I've wanted to serve God as a pastor and preacher since the 4th Grade. I've never lost sight of that goal completely, and it's where my heart and soul is oriented. The process in the Episcopal church is a lot more difficult than it would be if I were a different kind of denomination, but it's something I don't mind going through. My problem is I'm wondering how to integrate my personal life into my ministry. First, I see my inadequacies for this so clearly. I am not disciplined enough. I'm not hardworking enough. I lack the social graces, the facility with language, the requisite knowledge that other people have. I am temperamentally conservative in a denomination which rewards those who are temperamentally progressive. I'm theologically moderate in a denomination that prizes and rewards unorthodox thinking. The list could go on and on and on.

But more immediately, I'm thinking about being yoked to an erratic person as my life partner. He's truly the love of my life, but there is nothing about him that conventionally would seem attractive. He's a big, burly, hairy guy who smokes, and seems to swing wildly between being a self loathing side B gay who rejects the validity of gay relationships and is solely devoted to his theologically conservative church, and a agnostic, or rather anti-church, young man who wants nothing to do with organized religion. He can't meet me in the middle, which is troubling to me.

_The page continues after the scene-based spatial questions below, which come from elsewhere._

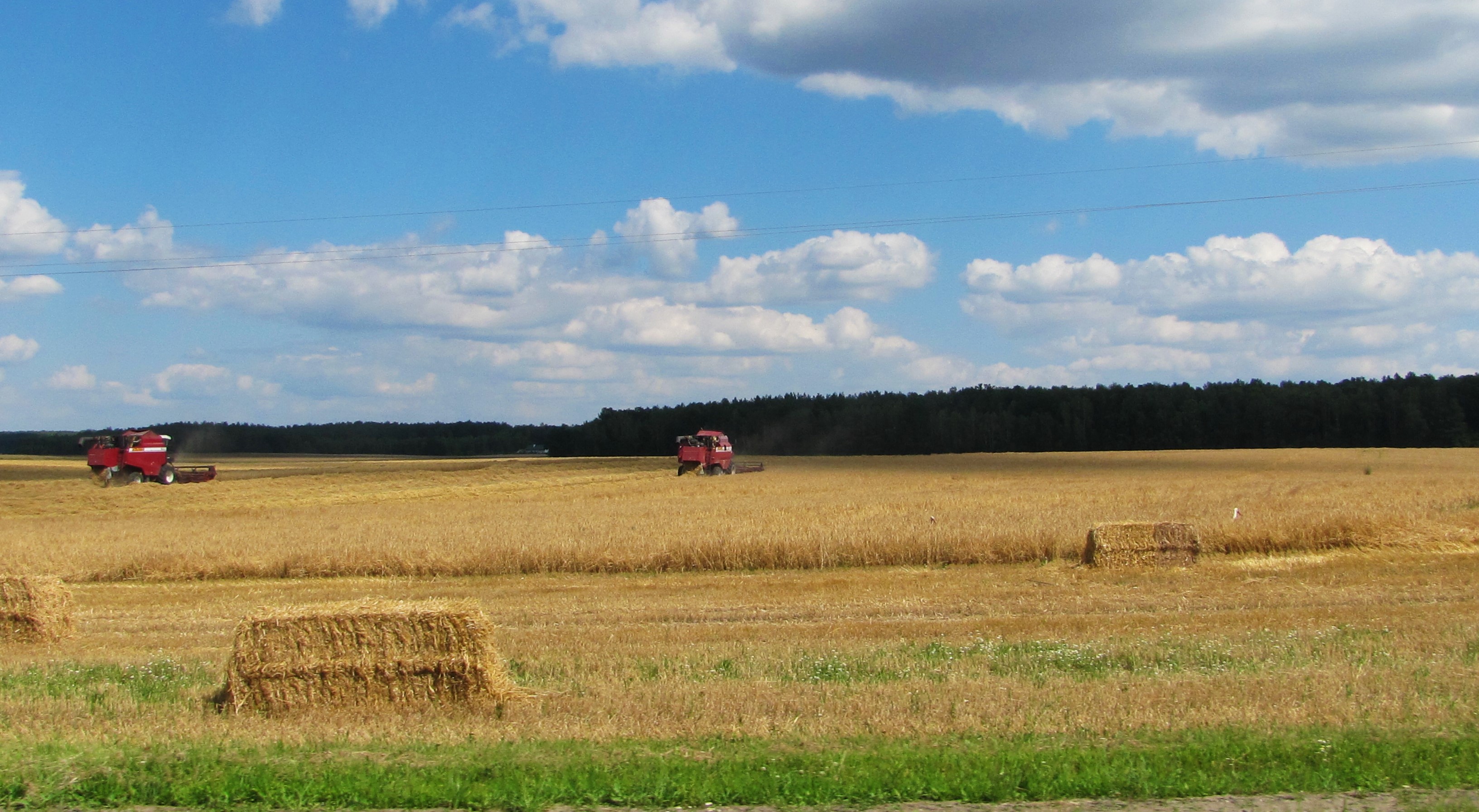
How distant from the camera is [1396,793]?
6.46 meters

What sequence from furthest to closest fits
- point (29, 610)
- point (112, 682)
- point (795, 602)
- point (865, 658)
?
point (795, 602), point (29, 610), point (865, 658), point (112, 682)

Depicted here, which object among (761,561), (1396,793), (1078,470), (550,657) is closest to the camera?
(1396,793)

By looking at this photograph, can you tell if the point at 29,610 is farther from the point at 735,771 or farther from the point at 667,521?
the point at 667,521

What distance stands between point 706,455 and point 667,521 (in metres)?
29.2

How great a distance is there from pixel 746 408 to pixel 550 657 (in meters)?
112

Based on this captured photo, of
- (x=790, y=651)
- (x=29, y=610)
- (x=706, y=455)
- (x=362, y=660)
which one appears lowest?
(x=790, y=651)

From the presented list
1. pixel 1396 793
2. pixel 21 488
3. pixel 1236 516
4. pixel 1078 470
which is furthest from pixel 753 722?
pixel 1078 470

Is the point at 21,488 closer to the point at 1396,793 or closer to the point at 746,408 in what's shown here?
the point at 1396,793

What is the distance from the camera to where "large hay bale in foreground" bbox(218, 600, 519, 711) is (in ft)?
32.2

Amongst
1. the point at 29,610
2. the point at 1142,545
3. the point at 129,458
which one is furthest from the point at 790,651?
the point at 129,458

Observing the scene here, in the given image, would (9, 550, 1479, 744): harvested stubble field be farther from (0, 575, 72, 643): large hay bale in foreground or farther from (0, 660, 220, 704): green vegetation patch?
(0, 575, 72, 643): large hay bale in foreground

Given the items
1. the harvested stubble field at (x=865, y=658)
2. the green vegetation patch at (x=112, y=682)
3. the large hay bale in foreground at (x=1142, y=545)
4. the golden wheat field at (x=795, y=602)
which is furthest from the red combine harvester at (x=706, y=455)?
the green vegetation patch at (x=112, y=682)

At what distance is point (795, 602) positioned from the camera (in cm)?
1762

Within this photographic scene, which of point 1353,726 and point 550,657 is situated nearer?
point 1353,726
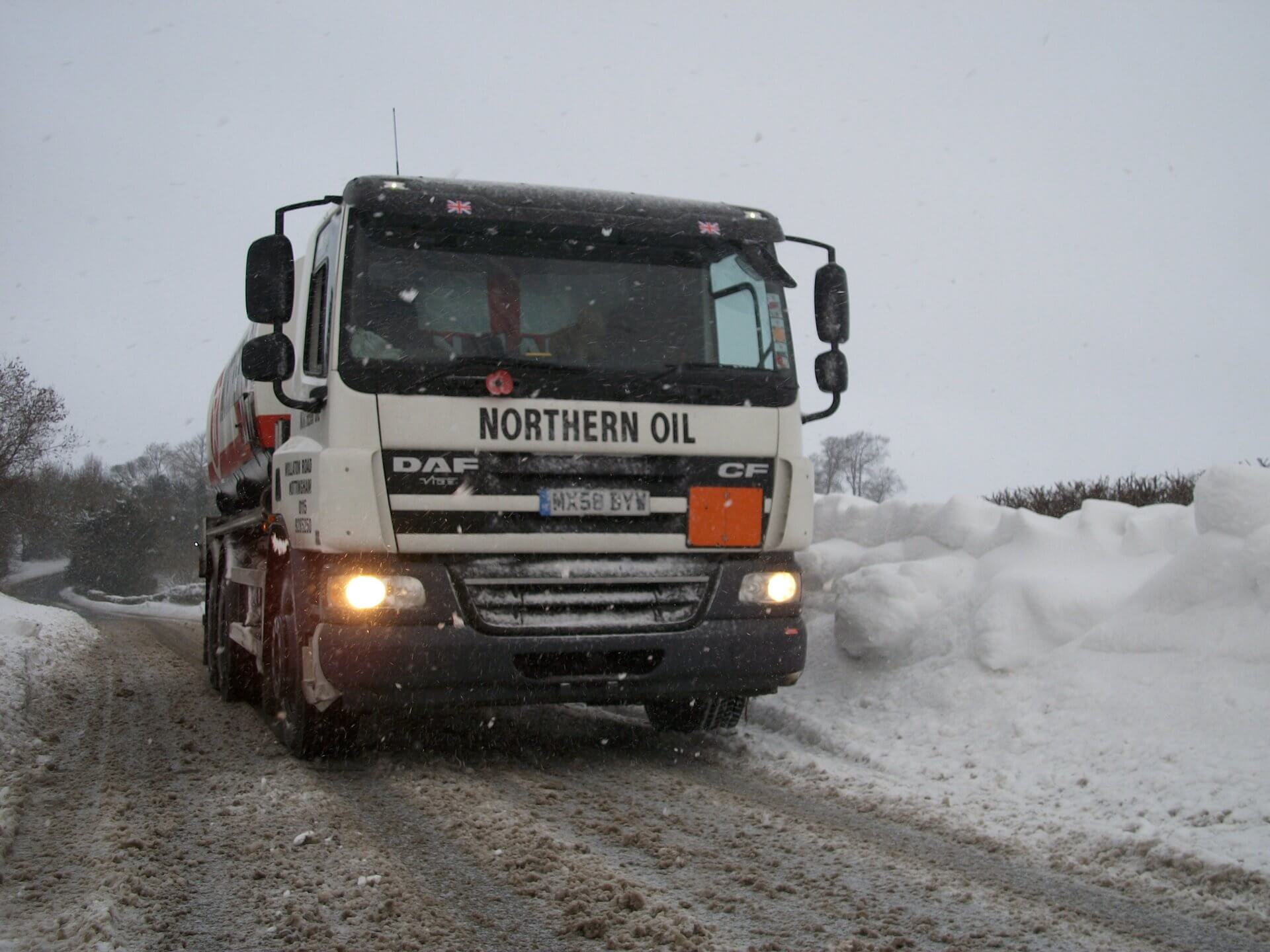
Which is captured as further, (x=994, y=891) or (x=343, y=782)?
(x=343, y=782)

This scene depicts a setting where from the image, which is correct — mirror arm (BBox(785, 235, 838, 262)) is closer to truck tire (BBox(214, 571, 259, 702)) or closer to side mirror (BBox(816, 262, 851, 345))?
→ side mirror (BBox(816, 262, 851, 345))

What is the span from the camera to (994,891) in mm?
3846

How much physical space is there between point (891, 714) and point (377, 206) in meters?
4.17

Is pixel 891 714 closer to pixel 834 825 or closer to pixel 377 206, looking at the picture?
pixel 834 825

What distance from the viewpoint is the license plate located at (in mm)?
5555

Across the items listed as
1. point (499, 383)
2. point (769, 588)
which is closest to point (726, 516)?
point (769, 588)

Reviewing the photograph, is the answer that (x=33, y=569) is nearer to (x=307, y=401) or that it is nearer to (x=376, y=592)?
(x=307, y=401)

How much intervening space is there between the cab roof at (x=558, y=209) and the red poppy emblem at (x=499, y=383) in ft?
2.84

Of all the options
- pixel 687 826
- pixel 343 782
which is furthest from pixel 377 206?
pixel 687 826

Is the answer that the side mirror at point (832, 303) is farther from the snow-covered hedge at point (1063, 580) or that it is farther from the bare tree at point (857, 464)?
the bare tree at point (857, 464)

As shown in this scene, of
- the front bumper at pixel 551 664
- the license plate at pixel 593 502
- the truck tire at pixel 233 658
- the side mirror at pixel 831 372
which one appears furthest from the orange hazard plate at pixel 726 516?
the truck tire at pixel 233 658

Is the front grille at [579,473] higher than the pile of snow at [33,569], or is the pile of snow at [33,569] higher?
the front grille at [579,473]

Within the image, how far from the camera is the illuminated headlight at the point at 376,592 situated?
5.39 meters

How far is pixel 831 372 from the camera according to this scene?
6.50m
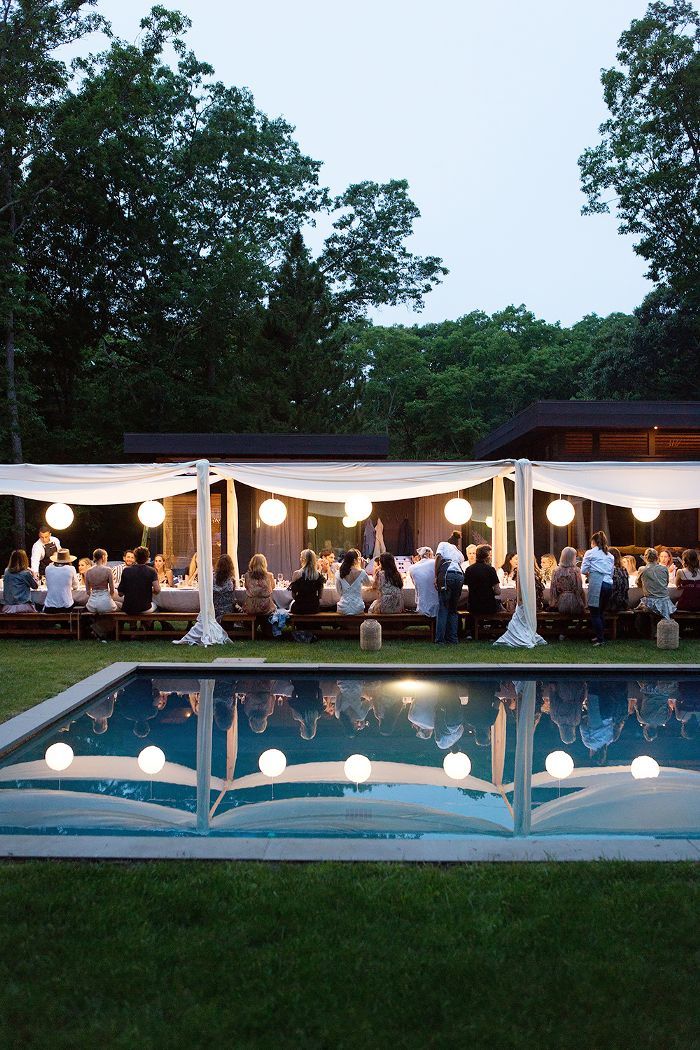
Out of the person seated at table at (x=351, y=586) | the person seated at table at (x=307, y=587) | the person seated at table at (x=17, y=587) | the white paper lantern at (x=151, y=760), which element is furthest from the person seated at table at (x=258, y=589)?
the white paper lantern at (x=151, y=760)

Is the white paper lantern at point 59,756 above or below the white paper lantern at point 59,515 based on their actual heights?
below

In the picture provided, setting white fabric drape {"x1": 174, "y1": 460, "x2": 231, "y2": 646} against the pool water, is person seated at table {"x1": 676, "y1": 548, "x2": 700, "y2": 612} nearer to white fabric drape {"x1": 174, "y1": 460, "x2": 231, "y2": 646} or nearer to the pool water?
the pool water

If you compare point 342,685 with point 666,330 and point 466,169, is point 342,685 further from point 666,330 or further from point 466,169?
point 466,169

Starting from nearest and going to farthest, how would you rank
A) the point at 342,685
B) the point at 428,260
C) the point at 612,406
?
the point at 342,685
the point at 612,406
the point at 428,260

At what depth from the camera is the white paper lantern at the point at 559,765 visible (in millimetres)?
6359

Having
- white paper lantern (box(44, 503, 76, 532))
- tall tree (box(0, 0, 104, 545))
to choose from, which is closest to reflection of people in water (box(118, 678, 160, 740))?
white paper lantern (box(44, 503, 76, 532))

But even as I'm writing this, I feel like scripture is running through my mind. I think about the Apostle Paul saying that his strength is made perfect in his weaknesses, and how he boasted in them because through them he could show that it wasn't him but the God in him who was at work in his life and ministry. Not by his own strength, wisdom, or capacity, but by God's. I'm also reminded of the story of the prophet Hosea and Gomer. Gomer did not seem like the best option for a man like Hosea. She was a prostitute, a woman who would have lived on the edge of her society, while Hosea was a prophet. And in their relationship, a casual observer would have seen their skepticism to be well-founded. She often left him and cheated on him. Even after they had their first 2 kids. But he loved her. And always went back for her, always took her back in, always left himself vulnerable to her. And God said that this love was like the love that God had for Israel. And later in the Gospels, when Paul states that those who are married should love one another as Christ loves the Church, he's alluding to stories like that of Gomer.

There is nothing I can do to prepare myself fully for the journey ahead or the work that I believe that I am called to do. All I can do is throw myself into the merciful hands of Almighty God and let him do his good work in me until it is accomplished. So my prayer is that God would take my life and my love and mold it to his service. I know that if I put my relationship with Will and my personal life in his hands, he will transform me into a person who can participate in the amazing work of being a presbyter in God's Universal and Apostolic Church.